**Task list:**
a - Decide whether each statement agrees with the passage on warming waters, answering yes or no and quoting the words that settle it: (i) Local fisheries supply about 40% of the animal protein for surrounding communities. (ii) Core 1A sits close to a small river. (iii) Some scenarios project wind speeds to triple.
b - Resume the passage on warming waters with a new paragraph that follows on from its last sentence.

━━━━━ Passage to read ━━━━━

Current surface water temperatures range from 25.8°C to 27.8°C, with increases of up to 0.4°C at depths below 150 meters from 2001 to 2020. Climate change projections for 2100 suggest warming trends of up to 4°C, particularly in the northern region, which may disrupt nutrient cycling and exacerbate thermal stratification, adversely affecting local fisheries that provide approximately 40% of animal protein for surrounding communities. Increased wind speeds, projected to double in some scenarios, could enhance nutrient mixing, but may also lead to complex ecological responses.

Our sediment core analysis reveals that productivity and nutrient availability correlate with upwelling and hydroclimatic conditions, especially in offshore areas (Core 6A). A nearshore core (1A) indicates steady warming from 1850 to 2016, while another nearshore core close to a small river (53A) shows temperature fluctuations and productivity influenced by terrigenous input. These findings suggest that nearshore productivity, particularly near river inputs, may respond differently to climate change than open-water areas, impacting ecosystem dynamics.

━━━━━ Material supplied ━━━━━

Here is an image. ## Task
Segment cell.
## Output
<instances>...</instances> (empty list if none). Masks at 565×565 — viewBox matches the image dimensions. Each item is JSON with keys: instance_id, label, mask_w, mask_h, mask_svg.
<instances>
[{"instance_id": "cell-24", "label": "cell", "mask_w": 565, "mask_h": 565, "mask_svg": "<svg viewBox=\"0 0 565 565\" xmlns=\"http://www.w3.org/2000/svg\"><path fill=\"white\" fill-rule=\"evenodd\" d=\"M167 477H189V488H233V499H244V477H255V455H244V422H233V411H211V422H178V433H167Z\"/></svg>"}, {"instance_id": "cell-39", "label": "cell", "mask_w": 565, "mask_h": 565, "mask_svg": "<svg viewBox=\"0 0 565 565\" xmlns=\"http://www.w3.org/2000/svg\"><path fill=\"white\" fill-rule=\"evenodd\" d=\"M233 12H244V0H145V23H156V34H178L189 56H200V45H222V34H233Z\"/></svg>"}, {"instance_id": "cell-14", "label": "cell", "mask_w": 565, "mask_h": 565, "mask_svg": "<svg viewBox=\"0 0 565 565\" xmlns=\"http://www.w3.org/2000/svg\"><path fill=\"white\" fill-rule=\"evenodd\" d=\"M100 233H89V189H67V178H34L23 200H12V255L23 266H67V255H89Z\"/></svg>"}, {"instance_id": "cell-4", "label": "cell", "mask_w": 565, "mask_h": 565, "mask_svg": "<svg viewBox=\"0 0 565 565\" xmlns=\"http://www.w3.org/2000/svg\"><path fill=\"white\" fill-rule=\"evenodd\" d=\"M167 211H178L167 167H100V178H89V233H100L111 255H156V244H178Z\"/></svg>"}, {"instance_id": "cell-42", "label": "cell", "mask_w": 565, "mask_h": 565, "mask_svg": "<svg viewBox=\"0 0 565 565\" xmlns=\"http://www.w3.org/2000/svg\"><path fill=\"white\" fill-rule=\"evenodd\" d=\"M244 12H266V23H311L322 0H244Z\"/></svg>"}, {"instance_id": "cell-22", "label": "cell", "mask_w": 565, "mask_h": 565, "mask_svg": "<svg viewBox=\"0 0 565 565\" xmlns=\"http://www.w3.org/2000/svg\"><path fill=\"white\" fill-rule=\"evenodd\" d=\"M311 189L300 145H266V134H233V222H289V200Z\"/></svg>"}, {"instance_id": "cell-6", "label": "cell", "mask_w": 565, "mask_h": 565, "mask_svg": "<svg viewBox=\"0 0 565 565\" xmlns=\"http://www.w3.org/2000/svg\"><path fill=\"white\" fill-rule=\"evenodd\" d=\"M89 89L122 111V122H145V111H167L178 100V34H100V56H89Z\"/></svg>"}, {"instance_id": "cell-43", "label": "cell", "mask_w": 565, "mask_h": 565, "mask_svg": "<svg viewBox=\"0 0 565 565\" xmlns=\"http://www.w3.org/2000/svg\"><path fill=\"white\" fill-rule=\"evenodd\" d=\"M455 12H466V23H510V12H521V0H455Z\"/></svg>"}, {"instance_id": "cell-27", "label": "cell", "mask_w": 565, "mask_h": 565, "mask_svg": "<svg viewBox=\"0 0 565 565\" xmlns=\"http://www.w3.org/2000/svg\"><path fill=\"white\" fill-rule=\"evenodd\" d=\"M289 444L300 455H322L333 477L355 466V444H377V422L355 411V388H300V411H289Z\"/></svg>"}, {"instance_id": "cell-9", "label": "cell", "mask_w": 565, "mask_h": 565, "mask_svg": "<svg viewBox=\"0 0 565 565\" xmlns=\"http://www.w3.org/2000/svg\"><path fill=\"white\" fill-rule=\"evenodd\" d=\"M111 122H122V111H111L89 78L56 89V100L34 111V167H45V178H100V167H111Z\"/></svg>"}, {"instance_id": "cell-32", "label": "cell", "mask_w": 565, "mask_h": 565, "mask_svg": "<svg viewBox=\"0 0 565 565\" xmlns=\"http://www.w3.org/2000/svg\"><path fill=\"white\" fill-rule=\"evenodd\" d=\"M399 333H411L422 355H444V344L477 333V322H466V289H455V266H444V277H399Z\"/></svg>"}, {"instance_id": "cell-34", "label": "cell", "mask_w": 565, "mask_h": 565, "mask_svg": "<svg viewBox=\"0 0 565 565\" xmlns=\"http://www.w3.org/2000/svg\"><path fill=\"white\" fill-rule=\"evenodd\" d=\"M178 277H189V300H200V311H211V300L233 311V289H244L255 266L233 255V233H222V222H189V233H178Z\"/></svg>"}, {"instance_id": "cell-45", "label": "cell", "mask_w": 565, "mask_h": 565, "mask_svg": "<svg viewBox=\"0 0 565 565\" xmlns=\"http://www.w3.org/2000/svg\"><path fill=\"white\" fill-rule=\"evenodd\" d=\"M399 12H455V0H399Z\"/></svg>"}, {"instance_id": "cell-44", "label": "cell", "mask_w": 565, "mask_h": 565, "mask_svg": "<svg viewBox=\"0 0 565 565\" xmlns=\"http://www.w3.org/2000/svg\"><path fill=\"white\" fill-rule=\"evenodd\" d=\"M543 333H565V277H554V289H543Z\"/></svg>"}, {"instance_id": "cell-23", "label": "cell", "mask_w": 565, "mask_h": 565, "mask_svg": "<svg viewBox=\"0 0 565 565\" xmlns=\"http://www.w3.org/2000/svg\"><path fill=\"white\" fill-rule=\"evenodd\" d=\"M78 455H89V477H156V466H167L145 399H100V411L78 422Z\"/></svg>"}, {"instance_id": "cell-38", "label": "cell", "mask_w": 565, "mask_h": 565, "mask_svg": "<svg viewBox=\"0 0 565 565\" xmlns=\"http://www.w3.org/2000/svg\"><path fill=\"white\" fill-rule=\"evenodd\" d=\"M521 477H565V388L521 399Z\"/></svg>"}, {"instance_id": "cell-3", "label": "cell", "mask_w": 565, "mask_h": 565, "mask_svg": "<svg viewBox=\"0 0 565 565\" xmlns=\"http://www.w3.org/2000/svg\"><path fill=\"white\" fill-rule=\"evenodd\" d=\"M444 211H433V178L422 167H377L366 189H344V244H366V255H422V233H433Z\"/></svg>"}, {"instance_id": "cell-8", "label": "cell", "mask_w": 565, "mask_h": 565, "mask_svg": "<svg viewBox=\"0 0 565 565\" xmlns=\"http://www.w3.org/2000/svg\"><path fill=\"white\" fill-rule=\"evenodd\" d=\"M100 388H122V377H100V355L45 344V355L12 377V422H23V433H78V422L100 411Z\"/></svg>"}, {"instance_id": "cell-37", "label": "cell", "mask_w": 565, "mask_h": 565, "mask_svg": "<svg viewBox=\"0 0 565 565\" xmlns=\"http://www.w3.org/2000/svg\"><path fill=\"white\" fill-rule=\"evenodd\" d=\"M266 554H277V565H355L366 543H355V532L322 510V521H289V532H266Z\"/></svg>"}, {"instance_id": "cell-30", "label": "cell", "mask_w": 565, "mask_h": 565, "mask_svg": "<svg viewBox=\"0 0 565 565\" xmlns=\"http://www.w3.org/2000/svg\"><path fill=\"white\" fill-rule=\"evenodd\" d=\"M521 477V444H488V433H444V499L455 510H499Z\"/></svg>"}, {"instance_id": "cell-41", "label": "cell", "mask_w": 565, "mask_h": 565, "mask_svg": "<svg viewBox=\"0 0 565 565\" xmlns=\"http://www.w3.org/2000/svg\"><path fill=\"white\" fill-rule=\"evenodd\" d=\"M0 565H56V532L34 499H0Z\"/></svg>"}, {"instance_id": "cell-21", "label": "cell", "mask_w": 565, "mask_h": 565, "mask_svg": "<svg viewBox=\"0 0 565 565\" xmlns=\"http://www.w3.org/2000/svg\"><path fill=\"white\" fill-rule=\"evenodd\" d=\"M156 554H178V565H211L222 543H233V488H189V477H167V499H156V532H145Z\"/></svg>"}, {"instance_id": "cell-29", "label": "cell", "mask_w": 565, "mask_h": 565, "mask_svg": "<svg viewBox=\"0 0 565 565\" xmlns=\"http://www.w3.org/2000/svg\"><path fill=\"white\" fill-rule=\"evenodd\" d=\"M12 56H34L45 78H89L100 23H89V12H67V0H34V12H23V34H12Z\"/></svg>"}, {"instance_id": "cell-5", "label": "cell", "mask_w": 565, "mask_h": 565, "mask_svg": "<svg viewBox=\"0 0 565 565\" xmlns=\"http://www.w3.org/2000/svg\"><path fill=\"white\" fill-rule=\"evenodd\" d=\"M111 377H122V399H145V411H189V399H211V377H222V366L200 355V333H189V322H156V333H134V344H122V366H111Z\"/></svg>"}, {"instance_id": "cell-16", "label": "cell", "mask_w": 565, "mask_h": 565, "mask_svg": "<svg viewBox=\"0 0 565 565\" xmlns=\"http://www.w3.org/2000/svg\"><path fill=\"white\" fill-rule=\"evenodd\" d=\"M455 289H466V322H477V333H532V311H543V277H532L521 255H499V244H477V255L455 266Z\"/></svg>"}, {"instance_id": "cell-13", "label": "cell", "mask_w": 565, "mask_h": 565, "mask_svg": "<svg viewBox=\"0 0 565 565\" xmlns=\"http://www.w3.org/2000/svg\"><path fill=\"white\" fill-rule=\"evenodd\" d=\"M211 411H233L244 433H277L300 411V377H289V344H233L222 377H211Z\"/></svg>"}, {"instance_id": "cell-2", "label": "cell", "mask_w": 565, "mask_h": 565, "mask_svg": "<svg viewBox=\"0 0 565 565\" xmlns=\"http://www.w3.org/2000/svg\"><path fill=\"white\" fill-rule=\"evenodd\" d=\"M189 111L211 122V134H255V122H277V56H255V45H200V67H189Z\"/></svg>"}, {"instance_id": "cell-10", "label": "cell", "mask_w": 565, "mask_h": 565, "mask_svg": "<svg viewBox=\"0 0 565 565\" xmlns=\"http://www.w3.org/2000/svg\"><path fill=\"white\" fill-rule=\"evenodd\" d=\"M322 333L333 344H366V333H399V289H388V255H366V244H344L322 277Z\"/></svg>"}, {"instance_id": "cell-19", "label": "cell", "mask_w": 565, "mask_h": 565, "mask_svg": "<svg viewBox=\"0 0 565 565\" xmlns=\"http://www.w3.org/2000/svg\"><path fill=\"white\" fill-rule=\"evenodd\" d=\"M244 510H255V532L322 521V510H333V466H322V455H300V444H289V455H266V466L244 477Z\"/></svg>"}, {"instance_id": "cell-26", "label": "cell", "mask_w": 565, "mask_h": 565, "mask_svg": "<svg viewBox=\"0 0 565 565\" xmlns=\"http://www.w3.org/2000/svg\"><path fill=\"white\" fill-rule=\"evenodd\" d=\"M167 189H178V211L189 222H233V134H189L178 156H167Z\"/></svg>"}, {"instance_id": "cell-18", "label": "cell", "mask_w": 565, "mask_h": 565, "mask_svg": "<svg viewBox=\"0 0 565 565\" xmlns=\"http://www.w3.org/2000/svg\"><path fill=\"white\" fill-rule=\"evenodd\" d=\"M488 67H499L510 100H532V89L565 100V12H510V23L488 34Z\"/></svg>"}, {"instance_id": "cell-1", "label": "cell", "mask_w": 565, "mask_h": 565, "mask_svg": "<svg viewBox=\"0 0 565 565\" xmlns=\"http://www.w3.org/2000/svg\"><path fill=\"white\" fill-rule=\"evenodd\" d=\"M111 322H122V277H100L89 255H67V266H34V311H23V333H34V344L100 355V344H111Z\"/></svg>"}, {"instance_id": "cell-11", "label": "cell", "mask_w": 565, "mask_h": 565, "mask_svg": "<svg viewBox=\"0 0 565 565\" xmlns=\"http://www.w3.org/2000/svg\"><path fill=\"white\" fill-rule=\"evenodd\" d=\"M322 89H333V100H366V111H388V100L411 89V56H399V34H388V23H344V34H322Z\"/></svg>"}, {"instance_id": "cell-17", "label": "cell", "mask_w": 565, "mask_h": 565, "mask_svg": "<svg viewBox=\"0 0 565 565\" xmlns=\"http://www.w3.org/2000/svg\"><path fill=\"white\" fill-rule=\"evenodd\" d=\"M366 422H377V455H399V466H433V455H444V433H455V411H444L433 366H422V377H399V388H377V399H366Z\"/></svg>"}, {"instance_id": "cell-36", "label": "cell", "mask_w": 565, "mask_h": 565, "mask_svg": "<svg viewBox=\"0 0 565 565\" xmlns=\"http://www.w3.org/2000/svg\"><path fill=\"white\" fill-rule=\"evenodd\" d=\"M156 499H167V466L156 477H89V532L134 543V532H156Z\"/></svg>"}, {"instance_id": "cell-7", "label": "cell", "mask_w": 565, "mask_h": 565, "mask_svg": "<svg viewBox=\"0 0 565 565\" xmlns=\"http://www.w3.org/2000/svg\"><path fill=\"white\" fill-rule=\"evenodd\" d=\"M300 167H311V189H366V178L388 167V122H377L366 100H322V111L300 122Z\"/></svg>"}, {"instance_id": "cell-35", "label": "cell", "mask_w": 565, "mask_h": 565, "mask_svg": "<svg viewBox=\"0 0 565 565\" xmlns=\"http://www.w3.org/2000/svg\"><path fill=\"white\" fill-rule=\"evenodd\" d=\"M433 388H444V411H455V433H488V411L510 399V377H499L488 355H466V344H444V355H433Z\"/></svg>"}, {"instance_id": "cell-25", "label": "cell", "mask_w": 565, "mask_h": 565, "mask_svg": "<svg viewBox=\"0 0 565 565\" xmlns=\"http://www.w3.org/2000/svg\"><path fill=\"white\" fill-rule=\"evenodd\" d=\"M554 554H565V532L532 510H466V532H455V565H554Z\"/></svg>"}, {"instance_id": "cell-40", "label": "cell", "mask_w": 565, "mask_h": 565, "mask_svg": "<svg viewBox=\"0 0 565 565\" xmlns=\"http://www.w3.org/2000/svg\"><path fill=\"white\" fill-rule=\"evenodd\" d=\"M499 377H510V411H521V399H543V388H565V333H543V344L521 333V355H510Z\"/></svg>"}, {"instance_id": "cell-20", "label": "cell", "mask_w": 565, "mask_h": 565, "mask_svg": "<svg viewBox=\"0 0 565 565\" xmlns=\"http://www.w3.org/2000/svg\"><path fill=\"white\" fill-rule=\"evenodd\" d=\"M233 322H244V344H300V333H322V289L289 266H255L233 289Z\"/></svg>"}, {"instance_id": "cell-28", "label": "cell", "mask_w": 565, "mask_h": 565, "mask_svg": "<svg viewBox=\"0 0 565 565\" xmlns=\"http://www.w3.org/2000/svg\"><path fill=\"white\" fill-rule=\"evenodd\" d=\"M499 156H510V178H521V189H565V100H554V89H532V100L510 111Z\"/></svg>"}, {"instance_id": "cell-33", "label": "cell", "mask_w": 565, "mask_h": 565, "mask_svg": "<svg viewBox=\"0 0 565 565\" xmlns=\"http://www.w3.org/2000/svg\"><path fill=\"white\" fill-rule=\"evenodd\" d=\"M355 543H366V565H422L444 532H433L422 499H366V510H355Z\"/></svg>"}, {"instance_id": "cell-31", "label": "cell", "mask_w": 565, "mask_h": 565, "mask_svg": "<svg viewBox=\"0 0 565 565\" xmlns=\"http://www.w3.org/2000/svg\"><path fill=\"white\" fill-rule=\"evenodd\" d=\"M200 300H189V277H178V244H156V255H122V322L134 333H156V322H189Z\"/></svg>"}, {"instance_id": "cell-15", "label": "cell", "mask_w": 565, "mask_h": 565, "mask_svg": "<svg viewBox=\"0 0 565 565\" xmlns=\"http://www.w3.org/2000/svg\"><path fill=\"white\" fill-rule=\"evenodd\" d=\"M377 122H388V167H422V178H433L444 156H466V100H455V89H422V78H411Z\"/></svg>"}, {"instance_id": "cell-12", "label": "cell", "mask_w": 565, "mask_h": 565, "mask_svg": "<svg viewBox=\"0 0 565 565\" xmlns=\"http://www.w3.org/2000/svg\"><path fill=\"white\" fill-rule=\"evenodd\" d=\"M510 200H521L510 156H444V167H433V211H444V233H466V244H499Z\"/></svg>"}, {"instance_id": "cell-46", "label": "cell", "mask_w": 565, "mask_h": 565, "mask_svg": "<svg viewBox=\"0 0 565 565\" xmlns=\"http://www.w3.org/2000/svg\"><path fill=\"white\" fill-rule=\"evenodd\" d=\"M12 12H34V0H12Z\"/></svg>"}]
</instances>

━━━━━

**Answers by item:**
a -
(i) Yes: "provide approximately 40% of animal protein for surrounding communities"
(ii) No: "another nearshore core close to a small river (53A)"
(iii) No: "projected to double in some scenarios"

b -
 Additionally, sediment cores provide insights into the effects of future changes in rainfall, which pose modeling challenges due to the lack of data on these anticipated changes. Our study underscores the need for a multi-proxy approach across various lake habitats, combined with data-driven modeling, to enhance understanding of circulation and productivity changes over time, especially in the context of global climate change.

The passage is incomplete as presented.